Article IV – Procedure

If any Officer, Trustee, or volunteer reasonably believes that some National Institute of Social Sciences policy, practice, or activity is a violation of law, that person must file a written complaint with the President or—if the President is a subject or interested party to the complaint—with another Officer.

In the course of assessing and addressing a complaint, the President, or another Officer to whom a complaint is made, shall report such complaint to the entire Executive Committee. Every effort will be made to preserve the confidentiality of the complainant and of the reported information, including, for example, holding meeting in executive session, insofar as a thorough investigation permits. 

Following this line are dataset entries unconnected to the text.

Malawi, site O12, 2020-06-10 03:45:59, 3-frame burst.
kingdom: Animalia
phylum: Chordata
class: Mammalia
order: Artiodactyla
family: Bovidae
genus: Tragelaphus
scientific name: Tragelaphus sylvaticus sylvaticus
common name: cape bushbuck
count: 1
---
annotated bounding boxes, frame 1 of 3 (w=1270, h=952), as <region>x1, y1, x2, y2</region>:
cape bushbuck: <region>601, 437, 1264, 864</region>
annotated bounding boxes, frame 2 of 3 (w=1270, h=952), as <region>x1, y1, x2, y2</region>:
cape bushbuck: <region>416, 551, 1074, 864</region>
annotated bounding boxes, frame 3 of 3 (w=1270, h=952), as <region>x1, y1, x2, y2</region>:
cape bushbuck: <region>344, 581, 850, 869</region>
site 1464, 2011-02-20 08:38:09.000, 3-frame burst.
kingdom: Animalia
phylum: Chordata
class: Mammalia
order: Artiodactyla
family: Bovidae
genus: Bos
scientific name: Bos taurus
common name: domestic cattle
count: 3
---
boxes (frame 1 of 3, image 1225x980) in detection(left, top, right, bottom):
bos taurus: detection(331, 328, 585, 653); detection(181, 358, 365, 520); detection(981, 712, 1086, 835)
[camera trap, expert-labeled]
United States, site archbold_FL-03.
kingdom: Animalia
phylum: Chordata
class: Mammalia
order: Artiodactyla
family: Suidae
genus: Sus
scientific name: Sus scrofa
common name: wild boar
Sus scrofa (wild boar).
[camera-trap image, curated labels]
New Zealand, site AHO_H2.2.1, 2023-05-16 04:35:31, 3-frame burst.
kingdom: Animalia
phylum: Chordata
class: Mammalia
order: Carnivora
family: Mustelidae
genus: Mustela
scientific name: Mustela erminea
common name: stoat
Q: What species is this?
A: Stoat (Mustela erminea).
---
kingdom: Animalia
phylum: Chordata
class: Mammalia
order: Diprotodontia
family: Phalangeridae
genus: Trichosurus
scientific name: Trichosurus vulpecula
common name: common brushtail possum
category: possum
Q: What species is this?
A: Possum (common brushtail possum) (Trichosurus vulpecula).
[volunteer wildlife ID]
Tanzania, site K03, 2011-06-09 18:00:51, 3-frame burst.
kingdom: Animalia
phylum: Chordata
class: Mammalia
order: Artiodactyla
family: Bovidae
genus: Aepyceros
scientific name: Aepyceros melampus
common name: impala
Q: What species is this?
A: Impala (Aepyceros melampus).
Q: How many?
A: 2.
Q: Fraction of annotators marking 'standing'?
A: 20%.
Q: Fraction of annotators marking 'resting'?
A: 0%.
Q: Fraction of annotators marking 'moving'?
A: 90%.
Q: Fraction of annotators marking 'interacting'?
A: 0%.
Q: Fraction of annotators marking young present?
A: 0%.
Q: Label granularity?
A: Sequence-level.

A complainant is protected from retaliation only if the complainant brings the alleged unlawful policy, practice, or activity to the attention of the National Institute of Social Sciences and provides the National Institute with a reasonable opportunity to investigate and correct the alleged unlawful activity. The protection is only available to complainants that comply with this requirement.

The National Institute of Social Sciences will not retaliate against a complainant who in good faith has made a protest or raised a complaint against some National Institute policy, practice, or activity—or of another individual or entity with whom the National Institute has a business relationship—on the basis of a reasonable belief that the policy, practice, or activity is in violation of law.

The National Institute of Social Sciences will not retaliate against complainants who disclose or threaten to disclose to a public body any National Institute policy, practice, or activity that the complainants reasonably believes are in violation of a law, or a rule, or a regulation mandated pursuant to law. A copy of this policy shall be distributed to all Officers, Trustees, and volunteers who provide substantial services to the National Institute.